> [About this exercise]: Only the lines that include "Vietnam" should be copied from the data below.

(Beginning of Supplied material)

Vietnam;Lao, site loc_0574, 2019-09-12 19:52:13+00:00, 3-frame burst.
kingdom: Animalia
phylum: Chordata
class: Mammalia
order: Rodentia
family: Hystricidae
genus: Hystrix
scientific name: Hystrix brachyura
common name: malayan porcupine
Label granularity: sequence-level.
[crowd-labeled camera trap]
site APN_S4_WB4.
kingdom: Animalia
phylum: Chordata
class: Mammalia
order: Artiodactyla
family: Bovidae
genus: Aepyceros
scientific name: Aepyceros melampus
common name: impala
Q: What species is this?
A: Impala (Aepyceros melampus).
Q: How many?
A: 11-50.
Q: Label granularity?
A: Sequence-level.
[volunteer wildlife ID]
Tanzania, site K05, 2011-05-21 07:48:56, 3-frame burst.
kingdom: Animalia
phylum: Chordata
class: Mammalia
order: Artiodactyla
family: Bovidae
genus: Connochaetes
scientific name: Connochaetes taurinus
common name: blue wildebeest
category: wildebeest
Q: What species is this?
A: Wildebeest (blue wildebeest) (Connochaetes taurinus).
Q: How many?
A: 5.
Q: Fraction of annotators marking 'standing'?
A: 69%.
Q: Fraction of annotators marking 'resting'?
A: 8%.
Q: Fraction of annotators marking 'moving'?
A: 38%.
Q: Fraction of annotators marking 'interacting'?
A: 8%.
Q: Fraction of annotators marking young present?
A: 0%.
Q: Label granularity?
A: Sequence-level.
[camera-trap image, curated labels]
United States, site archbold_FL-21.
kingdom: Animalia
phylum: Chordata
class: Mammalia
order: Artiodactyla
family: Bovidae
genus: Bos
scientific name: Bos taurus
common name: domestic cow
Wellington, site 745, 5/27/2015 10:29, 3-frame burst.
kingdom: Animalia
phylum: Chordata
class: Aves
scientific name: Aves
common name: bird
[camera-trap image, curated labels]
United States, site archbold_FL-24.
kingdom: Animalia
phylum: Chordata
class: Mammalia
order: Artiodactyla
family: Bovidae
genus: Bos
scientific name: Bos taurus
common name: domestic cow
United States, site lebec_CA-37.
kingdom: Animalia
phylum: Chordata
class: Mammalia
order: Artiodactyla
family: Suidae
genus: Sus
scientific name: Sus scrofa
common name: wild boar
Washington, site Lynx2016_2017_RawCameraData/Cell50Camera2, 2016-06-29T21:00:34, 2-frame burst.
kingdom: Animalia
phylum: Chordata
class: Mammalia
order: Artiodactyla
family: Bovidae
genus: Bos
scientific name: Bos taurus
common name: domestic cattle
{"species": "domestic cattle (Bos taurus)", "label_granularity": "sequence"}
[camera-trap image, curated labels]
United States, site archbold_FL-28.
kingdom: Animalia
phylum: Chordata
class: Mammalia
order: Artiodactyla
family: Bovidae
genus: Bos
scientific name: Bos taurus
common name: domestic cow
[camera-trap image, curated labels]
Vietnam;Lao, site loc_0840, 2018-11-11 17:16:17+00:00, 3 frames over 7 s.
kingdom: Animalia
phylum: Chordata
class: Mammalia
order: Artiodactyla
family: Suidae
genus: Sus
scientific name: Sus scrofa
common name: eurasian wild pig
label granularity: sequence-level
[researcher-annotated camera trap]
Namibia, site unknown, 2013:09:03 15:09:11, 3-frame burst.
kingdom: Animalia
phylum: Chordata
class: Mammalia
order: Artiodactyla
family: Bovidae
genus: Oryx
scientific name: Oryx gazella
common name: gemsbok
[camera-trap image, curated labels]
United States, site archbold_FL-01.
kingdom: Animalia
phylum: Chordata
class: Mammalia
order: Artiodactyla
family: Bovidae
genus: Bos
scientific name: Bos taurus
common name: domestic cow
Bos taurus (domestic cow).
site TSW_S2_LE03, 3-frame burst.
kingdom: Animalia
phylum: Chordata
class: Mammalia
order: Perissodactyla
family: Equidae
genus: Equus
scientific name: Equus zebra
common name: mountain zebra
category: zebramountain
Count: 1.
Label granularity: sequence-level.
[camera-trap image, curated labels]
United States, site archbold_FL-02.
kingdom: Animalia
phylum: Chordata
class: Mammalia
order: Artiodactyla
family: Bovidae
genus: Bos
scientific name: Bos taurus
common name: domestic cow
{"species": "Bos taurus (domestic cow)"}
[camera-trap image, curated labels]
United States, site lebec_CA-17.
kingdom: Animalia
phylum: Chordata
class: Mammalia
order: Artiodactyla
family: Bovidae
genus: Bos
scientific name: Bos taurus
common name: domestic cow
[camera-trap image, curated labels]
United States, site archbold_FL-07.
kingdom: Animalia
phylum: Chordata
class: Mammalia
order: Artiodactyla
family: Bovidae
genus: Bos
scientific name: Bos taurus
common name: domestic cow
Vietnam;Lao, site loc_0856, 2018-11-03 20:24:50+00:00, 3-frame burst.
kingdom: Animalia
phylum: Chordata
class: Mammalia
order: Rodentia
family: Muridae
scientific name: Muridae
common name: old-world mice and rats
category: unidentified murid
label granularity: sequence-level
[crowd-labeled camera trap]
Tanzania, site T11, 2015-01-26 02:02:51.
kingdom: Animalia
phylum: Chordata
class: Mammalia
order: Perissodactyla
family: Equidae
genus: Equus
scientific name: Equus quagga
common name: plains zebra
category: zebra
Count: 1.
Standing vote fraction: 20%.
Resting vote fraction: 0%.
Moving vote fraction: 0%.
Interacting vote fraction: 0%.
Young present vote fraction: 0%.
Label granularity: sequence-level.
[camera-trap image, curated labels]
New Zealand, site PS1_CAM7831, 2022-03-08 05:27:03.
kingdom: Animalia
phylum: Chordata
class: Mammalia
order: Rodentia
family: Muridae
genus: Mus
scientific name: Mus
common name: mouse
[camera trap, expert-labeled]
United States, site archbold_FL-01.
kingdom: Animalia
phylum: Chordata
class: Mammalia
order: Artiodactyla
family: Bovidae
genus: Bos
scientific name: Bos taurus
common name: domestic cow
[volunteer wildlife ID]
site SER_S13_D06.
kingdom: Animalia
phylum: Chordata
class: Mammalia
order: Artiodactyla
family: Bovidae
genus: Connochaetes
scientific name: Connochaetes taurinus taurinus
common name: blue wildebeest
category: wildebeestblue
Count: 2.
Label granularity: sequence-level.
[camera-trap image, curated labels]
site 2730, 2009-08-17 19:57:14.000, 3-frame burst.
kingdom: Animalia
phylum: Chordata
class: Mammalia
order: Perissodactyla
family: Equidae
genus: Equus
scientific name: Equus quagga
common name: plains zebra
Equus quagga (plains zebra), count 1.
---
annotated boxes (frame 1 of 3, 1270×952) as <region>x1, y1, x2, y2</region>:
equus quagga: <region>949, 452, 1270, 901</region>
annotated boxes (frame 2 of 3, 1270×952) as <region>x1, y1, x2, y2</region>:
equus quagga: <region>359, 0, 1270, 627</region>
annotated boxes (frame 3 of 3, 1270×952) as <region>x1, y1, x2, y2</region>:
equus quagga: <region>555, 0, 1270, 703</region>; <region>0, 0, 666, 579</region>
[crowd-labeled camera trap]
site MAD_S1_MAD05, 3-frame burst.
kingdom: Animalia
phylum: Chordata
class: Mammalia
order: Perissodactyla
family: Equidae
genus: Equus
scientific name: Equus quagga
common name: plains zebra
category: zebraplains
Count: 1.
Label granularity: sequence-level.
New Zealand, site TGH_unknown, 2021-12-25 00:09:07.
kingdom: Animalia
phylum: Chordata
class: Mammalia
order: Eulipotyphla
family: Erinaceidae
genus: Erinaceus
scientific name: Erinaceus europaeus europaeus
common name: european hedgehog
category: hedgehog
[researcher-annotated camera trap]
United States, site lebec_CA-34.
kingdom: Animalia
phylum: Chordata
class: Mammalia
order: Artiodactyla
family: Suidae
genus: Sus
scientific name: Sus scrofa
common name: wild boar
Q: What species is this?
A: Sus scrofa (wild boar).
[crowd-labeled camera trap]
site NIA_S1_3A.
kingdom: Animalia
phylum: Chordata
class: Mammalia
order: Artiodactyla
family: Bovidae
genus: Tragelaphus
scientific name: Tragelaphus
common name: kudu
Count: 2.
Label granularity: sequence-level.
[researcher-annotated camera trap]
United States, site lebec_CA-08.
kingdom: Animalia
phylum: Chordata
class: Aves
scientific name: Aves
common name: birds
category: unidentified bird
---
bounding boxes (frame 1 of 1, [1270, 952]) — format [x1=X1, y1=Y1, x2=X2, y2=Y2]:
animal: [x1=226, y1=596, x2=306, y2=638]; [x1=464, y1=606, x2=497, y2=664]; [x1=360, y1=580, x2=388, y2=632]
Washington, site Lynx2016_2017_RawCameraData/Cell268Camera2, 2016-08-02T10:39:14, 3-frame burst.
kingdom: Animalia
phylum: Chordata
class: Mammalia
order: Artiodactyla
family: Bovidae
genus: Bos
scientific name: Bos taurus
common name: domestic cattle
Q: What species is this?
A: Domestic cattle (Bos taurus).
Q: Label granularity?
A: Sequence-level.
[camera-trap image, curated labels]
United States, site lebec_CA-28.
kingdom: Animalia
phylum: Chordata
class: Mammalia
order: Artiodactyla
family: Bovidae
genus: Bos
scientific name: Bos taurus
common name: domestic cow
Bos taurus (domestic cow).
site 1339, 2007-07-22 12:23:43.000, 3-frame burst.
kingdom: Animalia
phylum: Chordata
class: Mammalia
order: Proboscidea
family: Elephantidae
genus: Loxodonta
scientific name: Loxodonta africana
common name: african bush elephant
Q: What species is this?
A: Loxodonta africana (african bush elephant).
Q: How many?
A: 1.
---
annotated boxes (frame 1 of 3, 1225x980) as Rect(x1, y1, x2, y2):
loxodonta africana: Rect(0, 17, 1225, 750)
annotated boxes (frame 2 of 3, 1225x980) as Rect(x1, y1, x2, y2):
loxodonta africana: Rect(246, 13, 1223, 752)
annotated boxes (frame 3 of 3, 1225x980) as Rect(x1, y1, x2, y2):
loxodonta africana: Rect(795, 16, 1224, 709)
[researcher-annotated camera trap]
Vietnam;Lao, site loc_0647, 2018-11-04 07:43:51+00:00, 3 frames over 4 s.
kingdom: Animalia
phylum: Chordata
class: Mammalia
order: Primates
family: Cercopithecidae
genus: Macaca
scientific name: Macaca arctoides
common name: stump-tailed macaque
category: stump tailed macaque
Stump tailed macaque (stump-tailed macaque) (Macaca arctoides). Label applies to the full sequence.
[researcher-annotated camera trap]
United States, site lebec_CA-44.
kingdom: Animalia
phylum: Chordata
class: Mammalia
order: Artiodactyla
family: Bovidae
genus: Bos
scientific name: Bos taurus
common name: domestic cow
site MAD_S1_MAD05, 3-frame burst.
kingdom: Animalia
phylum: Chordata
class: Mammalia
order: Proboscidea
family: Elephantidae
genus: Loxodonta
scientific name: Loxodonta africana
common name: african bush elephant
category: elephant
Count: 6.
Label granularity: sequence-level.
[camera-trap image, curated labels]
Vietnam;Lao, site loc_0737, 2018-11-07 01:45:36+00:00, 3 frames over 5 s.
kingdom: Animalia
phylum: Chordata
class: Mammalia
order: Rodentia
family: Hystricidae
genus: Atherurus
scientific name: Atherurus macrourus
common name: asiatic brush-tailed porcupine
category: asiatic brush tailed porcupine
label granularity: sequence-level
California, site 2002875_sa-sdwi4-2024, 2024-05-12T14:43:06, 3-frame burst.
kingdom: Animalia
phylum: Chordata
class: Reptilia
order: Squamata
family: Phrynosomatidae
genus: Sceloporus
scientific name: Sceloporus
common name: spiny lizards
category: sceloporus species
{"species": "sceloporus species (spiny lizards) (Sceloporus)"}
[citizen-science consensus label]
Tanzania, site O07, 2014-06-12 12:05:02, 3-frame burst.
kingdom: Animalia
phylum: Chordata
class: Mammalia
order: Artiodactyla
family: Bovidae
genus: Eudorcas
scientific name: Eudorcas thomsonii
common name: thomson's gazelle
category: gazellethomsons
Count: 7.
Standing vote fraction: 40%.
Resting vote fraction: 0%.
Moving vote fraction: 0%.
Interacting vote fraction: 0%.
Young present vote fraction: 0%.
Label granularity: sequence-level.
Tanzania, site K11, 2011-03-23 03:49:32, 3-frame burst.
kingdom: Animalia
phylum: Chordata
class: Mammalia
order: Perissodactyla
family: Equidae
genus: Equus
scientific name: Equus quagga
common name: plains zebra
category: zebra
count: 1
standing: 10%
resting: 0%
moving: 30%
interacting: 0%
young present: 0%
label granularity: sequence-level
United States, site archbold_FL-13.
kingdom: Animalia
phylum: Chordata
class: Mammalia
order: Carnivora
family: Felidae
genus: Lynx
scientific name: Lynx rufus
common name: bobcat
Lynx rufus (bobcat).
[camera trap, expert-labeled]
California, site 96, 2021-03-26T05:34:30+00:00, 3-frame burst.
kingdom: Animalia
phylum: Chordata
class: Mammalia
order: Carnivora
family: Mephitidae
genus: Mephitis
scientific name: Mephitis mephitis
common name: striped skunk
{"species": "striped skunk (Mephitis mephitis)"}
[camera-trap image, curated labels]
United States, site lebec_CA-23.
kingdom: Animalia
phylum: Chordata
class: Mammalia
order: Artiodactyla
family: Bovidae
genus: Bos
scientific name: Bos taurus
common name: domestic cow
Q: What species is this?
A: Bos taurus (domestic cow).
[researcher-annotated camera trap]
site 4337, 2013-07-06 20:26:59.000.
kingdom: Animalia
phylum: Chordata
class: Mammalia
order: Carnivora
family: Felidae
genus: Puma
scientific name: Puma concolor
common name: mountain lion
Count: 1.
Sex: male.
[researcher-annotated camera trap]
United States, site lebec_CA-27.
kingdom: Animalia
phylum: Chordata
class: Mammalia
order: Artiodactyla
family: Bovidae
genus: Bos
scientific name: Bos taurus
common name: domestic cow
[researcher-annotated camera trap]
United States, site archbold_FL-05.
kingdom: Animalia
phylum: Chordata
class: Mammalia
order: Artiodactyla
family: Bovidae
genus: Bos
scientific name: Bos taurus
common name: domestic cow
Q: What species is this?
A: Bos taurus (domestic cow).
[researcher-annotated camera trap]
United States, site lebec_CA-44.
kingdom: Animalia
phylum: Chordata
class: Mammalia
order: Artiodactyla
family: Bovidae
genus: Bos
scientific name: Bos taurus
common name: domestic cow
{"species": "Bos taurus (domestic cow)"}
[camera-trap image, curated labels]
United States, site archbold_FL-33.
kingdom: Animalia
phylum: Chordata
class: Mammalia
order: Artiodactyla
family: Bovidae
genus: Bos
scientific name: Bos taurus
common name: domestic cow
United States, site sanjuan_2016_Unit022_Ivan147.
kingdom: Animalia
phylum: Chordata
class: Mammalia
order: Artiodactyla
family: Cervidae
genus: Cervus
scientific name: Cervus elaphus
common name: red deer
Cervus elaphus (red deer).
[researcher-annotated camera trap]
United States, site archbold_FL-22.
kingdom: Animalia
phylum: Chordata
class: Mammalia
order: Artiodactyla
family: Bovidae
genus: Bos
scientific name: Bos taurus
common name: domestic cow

(End of Supplied material)

> [Finished task]:
Vietnam;Lao, site loc_0574, 2019-09-12 19:52:13+00:00, 3-frame burst.
Vietnam;Lao, site loc_0840, 2018-11-11 17:16:17+00:00, 3 frames over 7 s.
Vietnam;Lao, site loc_0856, 2018-11-03 20:24:50+00:00, 3-frame burst.
Vietnam;Lao, site loc_0647, 2018-11-04 07:43:51+00:00, 3 frames over 4 s.
Vietnam;Lao, site loc_0737, 2018-11-07 01:45:36+00:00, 3 frames over 5 s.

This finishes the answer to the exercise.